Pat Garrett e Billy the Kid (1973)
«Mama, take this badge off of me/I can't use it anymore/it's getting dark, too dark to see». Quando i versi di Knockin' on Heaven's Door di Bob Dylan accompagnano una delle sequenze più dolorose dell'intera storia del genere, capiamo davvero come il cinema di Sam Peckinpah sia un insieme di amarezza e poesia, crudeltà e pietas. Il western classico è “morto”; ora c'è posto solo per il post-western, definitivamente smitizzato e antieroico. La violenza è dosata eppure implacabile, assurda, inevitabilmente destinata a posare una pietra tombale su un'amicizia leggendaria (filiale o forse omoerotica, poco importa) e, soprattutto, sulla vecchia America. Un film disteso e lirico, incorniciato dalle note bucoliche di Bob Dylan (anche interprete dello stralunato Alias) come se non fosse altro che una lunga ballata malinconica.
Voglio la testa di Garcia (1974)
Al decimo lungometraggio, sul culmine di una carriera funestata da infiniti litigi con i produttori e di una profonda crisi personale all'insegna del binomio alcolismo & follia, Sam Peckinpah partorisce uno dei suoi migliori lavori: allucinato e impregnato di nichilismo, è un film che regala una perfetta rappresentazione visiva della sua poetica anticonsolatoria.
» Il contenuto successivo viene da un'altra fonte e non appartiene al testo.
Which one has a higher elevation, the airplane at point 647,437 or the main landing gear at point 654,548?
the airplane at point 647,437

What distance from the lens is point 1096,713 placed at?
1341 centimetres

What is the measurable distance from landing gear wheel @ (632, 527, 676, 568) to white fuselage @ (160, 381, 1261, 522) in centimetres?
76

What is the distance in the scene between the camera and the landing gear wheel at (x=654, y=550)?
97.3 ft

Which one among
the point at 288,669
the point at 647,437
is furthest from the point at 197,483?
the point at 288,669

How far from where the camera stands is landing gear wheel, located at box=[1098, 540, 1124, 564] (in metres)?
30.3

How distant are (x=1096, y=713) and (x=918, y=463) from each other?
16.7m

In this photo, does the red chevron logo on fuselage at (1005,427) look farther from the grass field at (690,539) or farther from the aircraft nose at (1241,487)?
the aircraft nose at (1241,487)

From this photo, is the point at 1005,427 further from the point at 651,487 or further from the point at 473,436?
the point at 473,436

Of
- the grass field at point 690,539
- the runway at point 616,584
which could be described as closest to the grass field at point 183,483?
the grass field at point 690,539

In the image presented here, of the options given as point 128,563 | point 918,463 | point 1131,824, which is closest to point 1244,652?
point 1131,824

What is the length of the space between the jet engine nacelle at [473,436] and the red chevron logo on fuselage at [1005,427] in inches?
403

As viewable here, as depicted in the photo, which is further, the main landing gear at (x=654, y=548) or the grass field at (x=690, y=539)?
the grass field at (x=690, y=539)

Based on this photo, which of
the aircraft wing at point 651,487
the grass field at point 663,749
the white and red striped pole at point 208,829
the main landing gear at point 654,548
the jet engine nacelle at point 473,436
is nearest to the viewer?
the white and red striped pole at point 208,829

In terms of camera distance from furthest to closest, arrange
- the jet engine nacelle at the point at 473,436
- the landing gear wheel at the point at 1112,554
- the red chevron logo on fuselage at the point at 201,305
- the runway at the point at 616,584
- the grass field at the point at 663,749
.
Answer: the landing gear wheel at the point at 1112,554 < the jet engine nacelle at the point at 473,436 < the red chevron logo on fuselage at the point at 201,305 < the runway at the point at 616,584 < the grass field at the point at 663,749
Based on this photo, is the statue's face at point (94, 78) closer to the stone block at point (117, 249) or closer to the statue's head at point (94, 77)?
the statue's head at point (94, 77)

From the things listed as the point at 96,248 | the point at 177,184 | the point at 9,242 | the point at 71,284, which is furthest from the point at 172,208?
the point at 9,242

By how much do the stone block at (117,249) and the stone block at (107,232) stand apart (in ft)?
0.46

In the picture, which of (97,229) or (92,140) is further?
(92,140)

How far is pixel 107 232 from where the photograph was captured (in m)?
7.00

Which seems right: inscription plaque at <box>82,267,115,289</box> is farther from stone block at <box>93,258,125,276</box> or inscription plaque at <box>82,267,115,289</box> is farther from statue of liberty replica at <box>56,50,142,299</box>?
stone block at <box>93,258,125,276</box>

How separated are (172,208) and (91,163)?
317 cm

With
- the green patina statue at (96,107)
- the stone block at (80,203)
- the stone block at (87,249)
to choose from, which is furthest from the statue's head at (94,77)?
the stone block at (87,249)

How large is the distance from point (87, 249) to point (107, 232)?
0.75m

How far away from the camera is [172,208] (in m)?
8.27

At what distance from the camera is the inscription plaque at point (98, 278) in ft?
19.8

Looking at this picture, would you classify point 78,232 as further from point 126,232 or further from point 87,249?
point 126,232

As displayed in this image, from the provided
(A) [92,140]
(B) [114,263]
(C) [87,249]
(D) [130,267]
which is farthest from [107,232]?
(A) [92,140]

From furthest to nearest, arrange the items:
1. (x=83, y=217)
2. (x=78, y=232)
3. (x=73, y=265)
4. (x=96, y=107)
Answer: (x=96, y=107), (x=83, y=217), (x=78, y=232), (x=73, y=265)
Se al di qua del Rio Grande la vita risponde a regole primitive (l'onore, la vendetta, lo strapotere dell'hidalgo, la sottomissione della donna), dalla sponda opposta arrivano i cinici e ben vestiti killer americani, personaggi ancora più rivoltanti. La morte, il vizio e la corruzione fanno capolino in ogni momento, senza lasciare speranza agli innocenti; in questo marciume, tenta un impossibile riscatto (illusorio perché abbacinato dal miraggio del dio denaro) l'antieroe inevitabilmente loser impersonato da Warren Oates, tra gli attori più ingiustamente sottoutilizzati del cinema americano.
Il mucchio selvaggio (1969)
Capolavoro assoluto di Sam Peckinpah, maestoso monumento funebre al western classico che da questo momento lascerà spazio al modernismo crepuscolare dei decenni successivi. Nelle due devastanti carneficine che aprono e chiudono il film, il regista tocca lo zenith del suo talento tecnico-estetico: con l'apporto della fotografia di Lucien Ballard e del montaggio convulso di Lou Lombard (oltre 3600 i frame, ai tempi un record), la spettacolarizzazione della morte al ralenti diventa il tratto distintivo dell'autore. Non si tratta di violenza gratuita e autocompiaciuta, come sostennero i detrattori, ma del correlativo visivo di una poetica, di una concezione del mondo. Summa del cinema di Peckinpah, in tutti i suoi elementi: l'amicizia virile, l'ossessione per il denaro, l'aspra critica al potere e alle istituzioni, la carnalità, l'infanzia quale simbolo di innocenza e, insieme, di crudeltà. Imprescindibile.